▸ **Problem A**
Copy the C tutorial on the classic swapping example word for word.

▸ **Given text**

-- BEGIN --

The classic swapping example

I really can't emphasize too much how function parameters work. I would be remiss in my duties as an instructor if I didn't show you the example of a swapping function.

Suppose you wanted to write a function that could swap two integers. At first you might try this

void swap(int A, int B)
{
  int temp;

  temp = A;
  A = B;
  B = temp;
}

The temporary integer is necessary. Without it you end up overwriting one of the values before you have used it.

Now you try to use this handy swap function like this

int main(void)
{
  int top, bottom;

  // Put something interesting in top and bottom.

  swap(top, bottom);

  // etc...
}

This does not work. Do you know why? If not think it over a bit...

Did you think about it?

Okay... remember that in C parameters are passed by value. That means the arguments are copied. In this case the values stored in top and bottom are copied and the copies are used to initialize A and B in the function. The function happily swaps A and B but the original values in top and bottom are not changed.

To do this correctly in C you have to use pointers.

void swap(int *A, int *B)
{
  int temp;

  temp = *A;
  *A = *B;
  *B = temp;
}

int main(void)
{
  int top, bottom;

  // etc...

  swap(&top, &bottom);
  // etc...
}

This is fine. First swap has been modified so that it takes two pointers to int instead of two integers. The temporary variable needs to still be an integer, however. I'm not trying to swap addresses! Inside swap I have to use the indirection operator a lot to get at the integers A and B are pointing at. That's annoying, but not a problem.

The calling function is very much like it was except that instead of passing top and bottom into swap it passes the address of top and the address of bottom. It is true that those addresses get copied, but so what? The swap function uses those addresses to reach back into the calling function and modify the variables that are stored there. Pretty cool, huh?

Passing arrays to functions

C does not allow you to pass an array to a function. This might seem surprising, but consider the implications of doing otherwise. Since C only passes copies of arguments to a function, passing an array would entail coping the entire array. Since arrays tend to be large copying the whole array would be very time consuming. Many functions don't really need the copy so the time spent creating it would be a waste of time.

-- END --

▸ **Available records**

-- BEGIN --

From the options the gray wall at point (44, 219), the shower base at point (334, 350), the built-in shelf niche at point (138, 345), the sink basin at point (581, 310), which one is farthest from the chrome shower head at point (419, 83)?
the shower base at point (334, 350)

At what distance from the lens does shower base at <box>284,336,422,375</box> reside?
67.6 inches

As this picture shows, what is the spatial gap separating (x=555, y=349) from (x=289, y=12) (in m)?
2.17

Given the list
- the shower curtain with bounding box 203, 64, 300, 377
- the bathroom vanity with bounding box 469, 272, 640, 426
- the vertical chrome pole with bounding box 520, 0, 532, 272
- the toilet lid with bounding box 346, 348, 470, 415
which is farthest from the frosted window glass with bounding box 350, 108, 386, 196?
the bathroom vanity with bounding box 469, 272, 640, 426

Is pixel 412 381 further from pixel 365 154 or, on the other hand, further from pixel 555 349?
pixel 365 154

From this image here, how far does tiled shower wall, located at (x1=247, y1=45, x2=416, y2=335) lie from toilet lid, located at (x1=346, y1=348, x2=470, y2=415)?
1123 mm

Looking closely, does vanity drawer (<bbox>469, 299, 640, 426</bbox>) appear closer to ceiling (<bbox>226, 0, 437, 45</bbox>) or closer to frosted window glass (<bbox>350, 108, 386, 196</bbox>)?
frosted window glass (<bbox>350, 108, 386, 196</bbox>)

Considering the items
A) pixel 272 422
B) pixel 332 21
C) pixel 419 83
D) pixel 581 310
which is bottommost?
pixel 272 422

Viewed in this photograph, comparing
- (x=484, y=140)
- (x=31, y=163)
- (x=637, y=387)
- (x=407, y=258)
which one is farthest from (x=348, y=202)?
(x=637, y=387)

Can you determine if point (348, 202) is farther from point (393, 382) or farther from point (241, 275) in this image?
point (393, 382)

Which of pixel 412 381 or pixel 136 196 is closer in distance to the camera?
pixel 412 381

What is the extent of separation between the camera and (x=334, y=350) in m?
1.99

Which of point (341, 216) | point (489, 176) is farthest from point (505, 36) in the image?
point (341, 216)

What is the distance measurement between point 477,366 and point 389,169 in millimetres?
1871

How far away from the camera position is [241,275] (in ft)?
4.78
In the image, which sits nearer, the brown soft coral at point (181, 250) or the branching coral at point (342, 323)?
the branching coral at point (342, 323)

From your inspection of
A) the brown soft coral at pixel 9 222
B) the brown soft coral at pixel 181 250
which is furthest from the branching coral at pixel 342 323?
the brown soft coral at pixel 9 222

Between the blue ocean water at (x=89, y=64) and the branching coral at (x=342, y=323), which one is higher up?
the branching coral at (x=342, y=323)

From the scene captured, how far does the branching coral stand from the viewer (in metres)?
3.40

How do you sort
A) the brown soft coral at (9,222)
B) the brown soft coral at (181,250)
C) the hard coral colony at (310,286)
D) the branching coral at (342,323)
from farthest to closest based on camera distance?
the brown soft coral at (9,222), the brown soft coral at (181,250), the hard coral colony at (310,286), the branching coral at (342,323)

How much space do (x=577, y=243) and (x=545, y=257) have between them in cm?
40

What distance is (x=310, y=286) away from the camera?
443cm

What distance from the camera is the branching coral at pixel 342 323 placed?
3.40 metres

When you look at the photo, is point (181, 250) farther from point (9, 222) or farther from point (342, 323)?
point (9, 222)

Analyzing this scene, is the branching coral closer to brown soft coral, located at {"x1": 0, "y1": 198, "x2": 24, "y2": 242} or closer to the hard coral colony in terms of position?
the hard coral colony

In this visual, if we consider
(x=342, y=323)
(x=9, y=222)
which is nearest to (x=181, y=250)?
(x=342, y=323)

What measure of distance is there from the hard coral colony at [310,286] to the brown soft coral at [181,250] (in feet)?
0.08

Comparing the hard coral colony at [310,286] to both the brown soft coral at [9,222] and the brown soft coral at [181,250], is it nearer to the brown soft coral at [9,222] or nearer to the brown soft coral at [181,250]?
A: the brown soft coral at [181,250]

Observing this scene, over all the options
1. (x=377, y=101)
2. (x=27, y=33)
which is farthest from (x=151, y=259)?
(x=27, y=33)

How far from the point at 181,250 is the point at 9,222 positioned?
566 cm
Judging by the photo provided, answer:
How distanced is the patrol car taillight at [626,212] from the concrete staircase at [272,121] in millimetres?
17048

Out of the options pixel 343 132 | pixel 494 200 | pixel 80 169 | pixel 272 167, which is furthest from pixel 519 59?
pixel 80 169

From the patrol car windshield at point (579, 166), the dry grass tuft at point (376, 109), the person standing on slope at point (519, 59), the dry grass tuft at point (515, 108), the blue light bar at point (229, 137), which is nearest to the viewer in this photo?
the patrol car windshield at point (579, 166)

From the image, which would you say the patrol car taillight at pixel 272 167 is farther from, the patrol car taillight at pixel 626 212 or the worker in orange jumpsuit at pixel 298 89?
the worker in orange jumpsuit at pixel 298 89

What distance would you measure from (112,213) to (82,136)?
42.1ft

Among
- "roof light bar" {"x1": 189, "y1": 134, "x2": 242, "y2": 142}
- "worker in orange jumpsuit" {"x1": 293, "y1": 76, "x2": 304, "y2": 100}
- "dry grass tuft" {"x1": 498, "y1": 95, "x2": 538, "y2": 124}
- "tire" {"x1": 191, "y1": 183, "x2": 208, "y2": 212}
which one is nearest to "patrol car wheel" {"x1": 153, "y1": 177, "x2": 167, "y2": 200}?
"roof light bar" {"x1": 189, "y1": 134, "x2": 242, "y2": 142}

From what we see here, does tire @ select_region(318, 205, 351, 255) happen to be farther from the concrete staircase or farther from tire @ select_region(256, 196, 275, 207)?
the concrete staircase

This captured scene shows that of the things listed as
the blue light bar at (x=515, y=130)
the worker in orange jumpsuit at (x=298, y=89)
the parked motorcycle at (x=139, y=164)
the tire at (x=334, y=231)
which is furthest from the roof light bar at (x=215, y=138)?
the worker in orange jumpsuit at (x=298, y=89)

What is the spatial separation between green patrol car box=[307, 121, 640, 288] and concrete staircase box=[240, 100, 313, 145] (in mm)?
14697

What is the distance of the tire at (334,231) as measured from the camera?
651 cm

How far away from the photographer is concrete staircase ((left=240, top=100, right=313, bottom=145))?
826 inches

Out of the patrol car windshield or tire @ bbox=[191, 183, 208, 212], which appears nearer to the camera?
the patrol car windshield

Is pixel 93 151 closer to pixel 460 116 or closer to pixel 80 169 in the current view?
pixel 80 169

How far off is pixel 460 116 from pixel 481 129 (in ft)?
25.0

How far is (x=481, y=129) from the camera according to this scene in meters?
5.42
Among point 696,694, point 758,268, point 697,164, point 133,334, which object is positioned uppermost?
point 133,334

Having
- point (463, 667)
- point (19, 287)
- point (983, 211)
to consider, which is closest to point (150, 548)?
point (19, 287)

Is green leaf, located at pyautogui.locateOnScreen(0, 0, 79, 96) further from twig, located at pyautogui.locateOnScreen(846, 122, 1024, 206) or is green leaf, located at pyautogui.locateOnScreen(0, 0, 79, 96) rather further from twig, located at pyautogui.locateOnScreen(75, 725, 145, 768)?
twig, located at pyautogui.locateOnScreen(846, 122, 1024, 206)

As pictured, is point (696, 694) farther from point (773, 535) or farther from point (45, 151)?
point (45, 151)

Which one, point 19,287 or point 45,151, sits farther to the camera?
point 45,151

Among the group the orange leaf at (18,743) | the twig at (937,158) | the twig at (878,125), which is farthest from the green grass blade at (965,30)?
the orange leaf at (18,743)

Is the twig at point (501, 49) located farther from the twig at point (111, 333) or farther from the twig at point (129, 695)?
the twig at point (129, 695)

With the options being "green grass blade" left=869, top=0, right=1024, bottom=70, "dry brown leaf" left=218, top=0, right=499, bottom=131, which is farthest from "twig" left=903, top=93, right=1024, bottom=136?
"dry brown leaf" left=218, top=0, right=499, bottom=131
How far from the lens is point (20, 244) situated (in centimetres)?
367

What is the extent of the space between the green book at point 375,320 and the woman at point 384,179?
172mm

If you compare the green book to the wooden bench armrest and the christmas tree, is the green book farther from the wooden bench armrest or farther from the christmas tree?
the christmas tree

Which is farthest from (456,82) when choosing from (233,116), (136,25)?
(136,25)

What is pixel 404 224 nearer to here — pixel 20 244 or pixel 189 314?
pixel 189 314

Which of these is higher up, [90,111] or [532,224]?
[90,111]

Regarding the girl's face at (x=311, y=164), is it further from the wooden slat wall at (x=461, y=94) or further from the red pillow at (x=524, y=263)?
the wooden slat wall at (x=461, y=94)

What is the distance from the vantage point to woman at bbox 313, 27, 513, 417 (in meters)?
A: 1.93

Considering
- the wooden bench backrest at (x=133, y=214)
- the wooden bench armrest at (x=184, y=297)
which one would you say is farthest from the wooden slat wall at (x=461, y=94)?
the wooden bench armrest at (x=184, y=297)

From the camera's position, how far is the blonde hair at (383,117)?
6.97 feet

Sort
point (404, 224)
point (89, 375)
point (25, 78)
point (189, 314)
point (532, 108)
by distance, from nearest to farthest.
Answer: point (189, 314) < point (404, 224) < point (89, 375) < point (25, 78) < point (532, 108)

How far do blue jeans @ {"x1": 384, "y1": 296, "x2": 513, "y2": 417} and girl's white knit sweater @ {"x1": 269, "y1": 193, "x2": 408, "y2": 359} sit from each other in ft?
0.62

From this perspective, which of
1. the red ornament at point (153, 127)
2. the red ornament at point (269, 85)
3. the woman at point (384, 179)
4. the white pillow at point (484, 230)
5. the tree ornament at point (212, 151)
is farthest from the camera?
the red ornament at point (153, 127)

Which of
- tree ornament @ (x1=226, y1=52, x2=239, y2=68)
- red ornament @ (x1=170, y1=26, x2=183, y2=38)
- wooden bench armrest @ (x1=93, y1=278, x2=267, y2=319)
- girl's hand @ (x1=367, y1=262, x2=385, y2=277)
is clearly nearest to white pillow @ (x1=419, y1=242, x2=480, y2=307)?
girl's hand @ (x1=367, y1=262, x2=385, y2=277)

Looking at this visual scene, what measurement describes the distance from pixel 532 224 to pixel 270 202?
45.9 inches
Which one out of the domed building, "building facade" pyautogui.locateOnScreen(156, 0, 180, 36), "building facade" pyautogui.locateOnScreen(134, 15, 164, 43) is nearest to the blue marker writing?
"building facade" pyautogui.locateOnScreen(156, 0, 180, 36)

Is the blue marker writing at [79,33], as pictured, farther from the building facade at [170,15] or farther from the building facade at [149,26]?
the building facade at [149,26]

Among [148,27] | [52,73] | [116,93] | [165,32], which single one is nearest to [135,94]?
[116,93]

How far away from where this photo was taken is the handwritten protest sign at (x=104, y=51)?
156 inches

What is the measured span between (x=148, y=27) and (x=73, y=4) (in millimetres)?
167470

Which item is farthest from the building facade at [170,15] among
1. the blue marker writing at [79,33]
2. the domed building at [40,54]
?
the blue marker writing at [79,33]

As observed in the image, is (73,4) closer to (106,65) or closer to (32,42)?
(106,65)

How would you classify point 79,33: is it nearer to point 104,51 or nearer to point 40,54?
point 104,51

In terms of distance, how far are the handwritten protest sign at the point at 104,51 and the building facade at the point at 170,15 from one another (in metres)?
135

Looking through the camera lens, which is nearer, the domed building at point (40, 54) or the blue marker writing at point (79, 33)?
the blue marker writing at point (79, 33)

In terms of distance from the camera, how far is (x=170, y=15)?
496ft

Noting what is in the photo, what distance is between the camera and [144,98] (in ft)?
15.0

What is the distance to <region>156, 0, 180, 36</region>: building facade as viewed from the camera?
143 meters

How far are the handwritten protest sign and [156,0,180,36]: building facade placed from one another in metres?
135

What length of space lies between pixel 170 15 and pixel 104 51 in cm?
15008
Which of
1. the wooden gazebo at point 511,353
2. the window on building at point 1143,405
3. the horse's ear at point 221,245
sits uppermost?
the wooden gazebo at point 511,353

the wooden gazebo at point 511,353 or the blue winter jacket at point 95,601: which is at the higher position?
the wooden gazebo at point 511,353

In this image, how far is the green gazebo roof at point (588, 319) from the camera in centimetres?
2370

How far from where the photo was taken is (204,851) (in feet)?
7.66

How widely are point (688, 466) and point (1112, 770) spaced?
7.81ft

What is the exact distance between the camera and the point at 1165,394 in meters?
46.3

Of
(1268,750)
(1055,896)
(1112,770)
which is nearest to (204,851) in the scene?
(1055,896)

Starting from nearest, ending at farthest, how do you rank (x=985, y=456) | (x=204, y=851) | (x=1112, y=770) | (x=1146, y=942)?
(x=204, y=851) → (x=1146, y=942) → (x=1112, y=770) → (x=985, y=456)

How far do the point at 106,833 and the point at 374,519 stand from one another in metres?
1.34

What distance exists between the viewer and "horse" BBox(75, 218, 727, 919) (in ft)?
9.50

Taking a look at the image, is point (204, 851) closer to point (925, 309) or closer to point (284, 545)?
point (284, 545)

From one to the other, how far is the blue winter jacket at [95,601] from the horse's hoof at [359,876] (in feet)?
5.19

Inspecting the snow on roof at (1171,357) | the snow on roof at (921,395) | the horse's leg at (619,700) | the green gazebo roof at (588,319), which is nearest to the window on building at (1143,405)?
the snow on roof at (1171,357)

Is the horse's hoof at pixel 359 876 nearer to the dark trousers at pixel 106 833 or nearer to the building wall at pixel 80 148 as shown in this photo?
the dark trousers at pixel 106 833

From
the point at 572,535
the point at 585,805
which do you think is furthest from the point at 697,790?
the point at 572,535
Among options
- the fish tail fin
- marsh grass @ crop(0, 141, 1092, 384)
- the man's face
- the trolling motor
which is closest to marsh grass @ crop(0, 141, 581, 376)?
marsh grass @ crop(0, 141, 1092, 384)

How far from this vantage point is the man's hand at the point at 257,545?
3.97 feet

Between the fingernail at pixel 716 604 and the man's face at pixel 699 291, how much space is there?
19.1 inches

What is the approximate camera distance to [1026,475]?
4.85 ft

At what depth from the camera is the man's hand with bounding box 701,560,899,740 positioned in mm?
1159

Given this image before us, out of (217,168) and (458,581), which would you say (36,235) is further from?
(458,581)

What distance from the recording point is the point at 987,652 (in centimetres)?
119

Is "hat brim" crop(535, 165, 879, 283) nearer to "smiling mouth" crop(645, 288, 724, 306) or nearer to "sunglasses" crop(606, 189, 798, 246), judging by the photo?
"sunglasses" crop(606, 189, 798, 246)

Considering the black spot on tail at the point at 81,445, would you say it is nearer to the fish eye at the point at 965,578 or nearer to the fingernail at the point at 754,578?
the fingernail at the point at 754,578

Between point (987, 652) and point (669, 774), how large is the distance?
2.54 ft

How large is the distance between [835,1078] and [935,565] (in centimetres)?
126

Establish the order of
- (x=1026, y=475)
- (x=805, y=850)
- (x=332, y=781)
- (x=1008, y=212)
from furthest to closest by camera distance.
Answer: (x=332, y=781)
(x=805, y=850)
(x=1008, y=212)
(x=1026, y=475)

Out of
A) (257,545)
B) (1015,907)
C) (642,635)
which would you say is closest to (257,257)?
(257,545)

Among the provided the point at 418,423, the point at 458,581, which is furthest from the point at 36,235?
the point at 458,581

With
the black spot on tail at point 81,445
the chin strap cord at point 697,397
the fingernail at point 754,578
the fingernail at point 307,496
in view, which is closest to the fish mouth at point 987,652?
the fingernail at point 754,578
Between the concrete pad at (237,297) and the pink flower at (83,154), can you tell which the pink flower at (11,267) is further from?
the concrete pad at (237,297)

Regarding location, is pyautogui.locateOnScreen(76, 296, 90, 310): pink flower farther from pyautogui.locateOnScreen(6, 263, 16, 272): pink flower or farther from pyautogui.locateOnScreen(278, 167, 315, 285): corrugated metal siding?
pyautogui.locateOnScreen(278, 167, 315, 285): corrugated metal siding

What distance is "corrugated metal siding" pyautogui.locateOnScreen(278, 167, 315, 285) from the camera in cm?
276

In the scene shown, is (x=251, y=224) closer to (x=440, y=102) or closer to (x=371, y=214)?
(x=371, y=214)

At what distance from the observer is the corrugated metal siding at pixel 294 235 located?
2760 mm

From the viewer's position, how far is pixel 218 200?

-- END --

▸ **Problem B**
How many lines in the listing above contain the string "roof"? Reply with the number alone.

▸ **Complete response A**
The classic swapping example

I really can't emphasize too much how function parameters work. I would be remiss in my duties as an instructor if I didn't show you the example of a swapping function.

Suppose you wanted to write a function that could swap two integers. At first you might try this

void swap(int A, int B)
{
  int temp;

  temp = A;
  A = B;
  B = temp;
}

The temporary integer is necessary. Without it you end up overwriting one of the values before you have used it.

Now you try to use this handy swap function like this

int main(void)
{
  int top, bottom;

  // Put something interesting in top and bottom.

  swap(top, bottom);

  // etc...
}

This does not work. Do you know why? If not think it over a bit...

Did you think about it?

Okay... remember that in C parameters are passed by value. That means the arguments are copied. In this case the values stored in top and bottom are copied and the copies are used to initialize A and B in the function. The function happily swaps A and B but the original values in top and bottom are not changed.

To do this correctly in C you have to use pointers.

void swap(int *A, int *B)
{
  int temp;

  temp = *A;
  *A = *B;
  *B = temp;
}

int main(void)
{
  int top, bottom;

  // etc...

  swap(&top, &bottom);
  // etc...
}

This is fine. First swap has been modified so that it takes two pointers to int instead of two integers. The temporary variable needs to still be an integer, however. I'm not trying to swap addresses! Inside swap I have to use the indirection operator a lot to get at the integers A and B are pointing at. That's annoying, but not a problem.

The calling function is very much like it was except that instead of passing top and bottom into swap it passes the address of top and the address of bottom. It is true that those addresses get copied, but so what? The swap function uses those addresses to reach back into the calling function and modify the variables that are stored there. Pretty cool, huh?

Passing arrays to functions

C does not allow you to pass an array to a function. This might seem surprising, but consider the implications of doing otherwise. Since C only passes copies of arguments to a function, passing an array would entail coping the entire array. Since arrays tend to be large copying the whole array would be very time consuming. Many functions don't really need the copy so the time spent creating it would be a waste of time.

▸ **Complete response B**
6